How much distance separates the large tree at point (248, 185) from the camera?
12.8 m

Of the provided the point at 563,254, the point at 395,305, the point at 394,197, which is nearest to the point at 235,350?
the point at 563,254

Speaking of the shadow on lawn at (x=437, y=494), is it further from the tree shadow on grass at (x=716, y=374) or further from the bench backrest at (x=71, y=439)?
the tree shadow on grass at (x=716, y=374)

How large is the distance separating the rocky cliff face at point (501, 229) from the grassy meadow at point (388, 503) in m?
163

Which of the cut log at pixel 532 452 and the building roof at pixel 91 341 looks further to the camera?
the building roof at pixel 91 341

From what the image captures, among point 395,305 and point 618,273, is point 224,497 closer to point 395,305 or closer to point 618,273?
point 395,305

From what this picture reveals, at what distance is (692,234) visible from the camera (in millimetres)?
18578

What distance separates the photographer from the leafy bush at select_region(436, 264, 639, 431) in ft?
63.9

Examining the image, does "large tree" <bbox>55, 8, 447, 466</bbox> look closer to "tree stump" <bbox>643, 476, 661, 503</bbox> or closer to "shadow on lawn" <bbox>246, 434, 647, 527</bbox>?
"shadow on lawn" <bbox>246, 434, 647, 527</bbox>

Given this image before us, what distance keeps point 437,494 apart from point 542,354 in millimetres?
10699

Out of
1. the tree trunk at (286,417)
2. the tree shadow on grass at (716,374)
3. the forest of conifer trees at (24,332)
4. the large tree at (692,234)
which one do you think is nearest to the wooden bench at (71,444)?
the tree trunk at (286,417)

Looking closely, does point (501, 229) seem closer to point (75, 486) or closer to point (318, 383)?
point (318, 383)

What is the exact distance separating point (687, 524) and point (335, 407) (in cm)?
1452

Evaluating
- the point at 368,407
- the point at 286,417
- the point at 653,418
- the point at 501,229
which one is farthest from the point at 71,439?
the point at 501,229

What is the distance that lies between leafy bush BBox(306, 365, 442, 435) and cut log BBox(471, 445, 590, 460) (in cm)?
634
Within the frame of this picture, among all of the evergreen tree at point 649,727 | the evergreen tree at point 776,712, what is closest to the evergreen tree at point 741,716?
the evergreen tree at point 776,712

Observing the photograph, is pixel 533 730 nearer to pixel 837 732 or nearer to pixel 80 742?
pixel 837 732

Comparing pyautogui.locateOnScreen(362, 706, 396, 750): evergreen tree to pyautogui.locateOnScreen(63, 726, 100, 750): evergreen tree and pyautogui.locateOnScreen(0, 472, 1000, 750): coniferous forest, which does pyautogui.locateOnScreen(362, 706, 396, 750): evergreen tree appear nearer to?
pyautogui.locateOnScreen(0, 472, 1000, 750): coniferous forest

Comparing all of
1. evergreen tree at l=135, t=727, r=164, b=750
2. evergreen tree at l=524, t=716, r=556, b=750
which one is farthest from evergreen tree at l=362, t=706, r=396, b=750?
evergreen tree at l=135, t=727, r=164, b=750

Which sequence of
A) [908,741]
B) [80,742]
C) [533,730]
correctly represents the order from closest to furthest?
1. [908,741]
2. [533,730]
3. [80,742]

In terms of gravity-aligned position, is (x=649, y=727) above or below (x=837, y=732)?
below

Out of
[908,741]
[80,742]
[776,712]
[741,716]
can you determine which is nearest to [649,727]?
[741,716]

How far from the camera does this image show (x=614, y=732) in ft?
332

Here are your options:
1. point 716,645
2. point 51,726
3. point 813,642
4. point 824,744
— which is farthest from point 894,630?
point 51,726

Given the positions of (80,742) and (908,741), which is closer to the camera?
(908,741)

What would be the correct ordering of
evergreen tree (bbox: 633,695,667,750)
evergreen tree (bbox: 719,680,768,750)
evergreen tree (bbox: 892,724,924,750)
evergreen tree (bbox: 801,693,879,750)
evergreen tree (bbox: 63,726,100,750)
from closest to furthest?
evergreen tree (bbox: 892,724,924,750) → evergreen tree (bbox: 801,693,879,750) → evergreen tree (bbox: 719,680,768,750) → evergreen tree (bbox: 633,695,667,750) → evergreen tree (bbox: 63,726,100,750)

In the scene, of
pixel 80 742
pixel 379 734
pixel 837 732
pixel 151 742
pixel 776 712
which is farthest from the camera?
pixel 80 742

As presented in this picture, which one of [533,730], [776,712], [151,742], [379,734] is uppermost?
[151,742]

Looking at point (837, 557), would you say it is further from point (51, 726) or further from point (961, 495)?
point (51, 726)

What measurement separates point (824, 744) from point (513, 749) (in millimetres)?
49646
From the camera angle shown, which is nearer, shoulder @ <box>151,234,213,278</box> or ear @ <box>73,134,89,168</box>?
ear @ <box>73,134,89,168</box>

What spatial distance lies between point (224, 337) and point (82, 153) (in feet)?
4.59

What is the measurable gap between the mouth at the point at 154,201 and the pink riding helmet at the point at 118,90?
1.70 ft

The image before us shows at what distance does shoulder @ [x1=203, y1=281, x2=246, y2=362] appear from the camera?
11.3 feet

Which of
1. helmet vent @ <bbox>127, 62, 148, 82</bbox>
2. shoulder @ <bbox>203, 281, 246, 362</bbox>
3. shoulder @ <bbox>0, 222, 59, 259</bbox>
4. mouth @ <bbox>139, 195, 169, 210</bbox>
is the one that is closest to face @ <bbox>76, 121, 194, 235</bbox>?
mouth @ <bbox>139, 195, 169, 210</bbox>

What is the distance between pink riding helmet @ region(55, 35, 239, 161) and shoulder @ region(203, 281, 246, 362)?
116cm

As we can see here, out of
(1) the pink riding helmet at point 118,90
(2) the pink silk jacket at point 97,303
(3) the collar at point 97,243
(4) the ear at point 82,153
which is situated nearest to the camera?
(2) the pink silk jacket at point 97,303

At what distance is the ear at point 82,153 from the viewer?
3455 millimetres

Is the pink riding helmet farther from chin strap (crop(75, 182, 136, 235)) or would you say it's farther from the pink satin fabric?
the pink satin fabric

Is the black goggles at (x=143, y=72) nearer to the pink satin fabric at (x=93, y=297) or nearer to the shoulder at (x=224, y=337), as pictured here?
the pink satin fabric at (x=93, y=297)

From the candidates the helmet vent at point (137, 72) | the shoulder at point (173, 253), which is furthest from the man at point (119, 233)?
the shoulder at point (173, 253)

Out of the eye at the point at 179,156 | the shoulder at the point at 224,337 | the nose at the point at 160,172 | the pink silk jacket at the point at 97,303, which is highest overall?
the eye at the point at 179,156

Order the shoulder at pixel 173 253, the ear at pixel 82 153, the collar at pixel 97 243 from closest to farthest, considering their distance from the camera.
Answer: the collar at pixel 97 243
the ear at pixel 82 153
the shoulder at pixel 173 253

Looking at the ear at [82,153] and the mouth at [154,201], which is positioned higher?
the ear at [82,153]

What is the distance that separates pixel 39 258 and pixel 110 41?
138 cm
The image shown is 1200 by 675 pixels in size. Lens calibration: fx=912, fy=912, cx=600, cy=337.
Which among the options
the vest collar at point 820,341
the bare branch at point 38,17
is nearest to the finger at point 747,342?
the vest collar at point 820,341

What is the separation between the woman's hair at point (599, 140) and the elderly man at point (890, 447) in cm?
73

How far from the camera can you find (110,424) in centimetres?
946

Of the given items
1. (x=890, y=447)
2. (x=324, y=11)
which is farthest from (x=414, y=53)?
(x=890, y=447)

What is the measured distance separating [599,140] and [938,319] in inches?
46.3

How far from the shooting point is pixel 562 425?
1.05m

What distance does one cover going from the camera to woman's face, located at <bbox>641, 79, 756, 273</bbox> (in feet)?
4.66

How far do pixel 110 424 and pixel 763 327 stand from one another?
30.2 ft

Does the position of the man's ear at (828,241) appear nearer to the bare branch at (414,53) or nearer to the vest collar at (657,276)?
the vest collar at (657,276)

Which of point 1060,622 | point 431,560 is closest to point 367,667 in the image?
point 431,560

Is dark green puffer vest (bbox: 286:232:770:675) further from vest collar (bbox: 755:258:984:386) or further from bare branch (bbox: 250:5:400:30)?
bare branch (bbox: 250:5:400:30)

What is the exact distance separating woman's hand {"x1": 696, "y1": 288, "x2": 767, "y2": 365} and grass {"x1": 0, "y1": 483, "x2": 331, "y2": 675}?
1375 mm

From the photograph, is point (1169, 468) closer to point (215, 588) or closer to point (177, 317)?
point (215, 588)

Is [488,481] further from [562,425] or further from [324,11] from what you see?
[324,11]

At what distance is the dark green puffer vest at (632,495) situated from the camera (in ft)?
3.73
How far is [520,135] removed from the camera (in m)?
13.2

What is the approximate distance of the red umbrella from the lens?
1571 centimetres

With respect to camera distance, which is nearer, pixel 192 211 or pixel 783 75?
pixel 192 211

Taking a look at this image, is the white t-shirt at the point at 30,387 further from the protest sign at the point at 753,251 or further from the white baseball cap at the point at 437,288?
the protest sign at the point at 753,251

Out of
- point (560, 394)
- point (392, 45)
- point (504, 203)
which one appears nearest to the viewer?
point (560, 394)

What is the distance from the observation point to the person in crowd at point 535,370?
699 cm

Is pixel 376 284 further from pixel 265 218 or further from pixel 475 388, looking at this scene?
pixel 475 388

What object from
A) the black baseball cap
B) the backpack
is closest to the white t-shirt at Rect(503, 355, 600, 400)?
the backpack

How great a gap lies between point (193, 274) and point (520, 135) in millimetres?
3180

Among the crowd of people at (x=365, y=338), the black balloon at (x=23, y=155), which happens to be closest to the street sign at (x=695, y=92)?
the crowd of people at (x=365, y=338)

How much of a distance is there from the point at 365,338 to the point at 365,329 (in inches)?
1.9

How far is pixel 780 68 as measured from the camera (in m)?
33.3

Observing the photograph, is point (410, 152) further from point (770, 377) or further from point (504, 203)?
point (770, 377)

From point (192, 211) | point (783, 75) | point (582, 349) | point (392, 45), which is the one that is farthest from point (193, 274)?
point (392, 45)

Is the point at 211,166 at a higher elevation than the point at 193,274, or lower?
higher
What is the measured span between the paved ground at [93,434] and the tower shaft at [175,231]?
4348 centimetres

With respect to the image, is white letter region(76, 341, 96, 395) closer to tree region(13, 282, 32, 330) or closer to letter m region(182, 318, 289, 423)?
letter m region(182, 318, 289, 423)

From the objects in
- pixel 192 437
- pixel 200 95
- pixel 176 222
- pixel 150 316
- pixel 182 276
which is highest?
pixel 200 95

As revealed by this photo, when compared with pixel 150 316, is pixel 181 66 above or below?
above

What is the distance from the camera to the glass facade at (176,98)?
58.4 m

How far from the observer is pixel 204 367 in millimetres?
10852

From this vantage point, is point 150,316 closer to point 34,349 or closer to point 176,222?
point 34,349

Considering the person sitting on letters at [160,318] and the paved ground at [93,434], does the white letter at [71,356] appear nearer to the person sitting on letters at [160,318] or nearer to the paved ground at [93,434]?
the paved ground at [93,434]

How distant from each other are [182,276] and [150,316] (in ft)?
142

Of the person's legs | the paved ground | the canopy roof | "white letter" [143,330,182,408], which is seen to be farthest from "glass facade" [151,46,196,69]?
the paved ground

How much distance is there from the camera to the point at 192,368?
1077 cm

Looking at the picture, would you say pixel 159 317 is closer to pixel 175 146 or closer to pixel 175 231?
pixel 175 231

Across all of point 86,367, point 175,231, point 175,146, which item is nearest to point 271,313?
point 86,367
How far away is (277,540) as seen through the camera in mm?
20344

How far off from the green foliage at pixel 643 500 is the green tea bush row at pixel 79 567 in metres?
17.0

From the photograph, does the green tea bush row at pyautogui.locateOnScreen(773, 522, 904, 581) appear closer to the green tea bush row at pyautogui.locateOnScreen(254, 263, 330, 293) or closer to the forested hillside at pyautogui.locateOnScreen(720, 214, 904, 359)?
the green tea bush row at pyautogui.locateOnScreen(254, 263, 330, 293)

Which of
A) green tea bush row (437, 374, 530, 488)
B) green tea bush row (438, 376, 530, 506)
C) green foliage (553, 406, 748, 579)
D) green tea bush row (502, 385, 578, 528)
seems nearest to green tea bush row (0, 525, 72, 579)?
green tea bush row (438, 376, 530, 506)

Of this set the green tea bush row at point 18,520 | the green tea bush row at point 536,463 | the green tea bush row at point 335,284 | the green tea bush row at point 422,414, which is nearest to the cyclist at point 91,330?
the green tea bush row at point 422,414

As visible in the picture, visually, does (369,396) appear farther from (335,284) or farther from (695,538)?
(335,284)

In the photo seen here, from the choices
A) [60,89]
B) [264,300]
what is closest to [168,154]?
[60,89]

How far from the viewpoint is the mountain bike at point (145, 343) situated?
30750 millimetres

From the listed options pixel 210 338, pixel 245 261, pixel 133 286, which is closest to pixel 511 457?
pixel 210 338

• THE PROBLEM: Starting from the line containing "Of this set" and ending with the final line of the data, reproduce each line exactly as it appears, including no other lines.

• RESULT:
Of this set the green tea bush row at point 18,520 | the green tea bush row at point 536,463 | the green tea bush row at point 335,284 | the green tea bush row at point 422,414, which is nearest to the cyclist at point 91,330?
the green tea bush row at point 422,414

As visible in the picture, visually, does (369,396) appear farther from (335,284) or farther from (695,538)?
(335,284)

In the photo seen here, from the choices
A) [60,89]
B) [264,300]
what is closest to [168,154]?
[60,89]

How far from the viewpoint is the mountain bike at point (145, 343) situated?
30750 millimetres

From the listed options pixel 210 338, pixel 245 261, pixel 133 286, which is closest to pixel 511 457?
pixel 210 338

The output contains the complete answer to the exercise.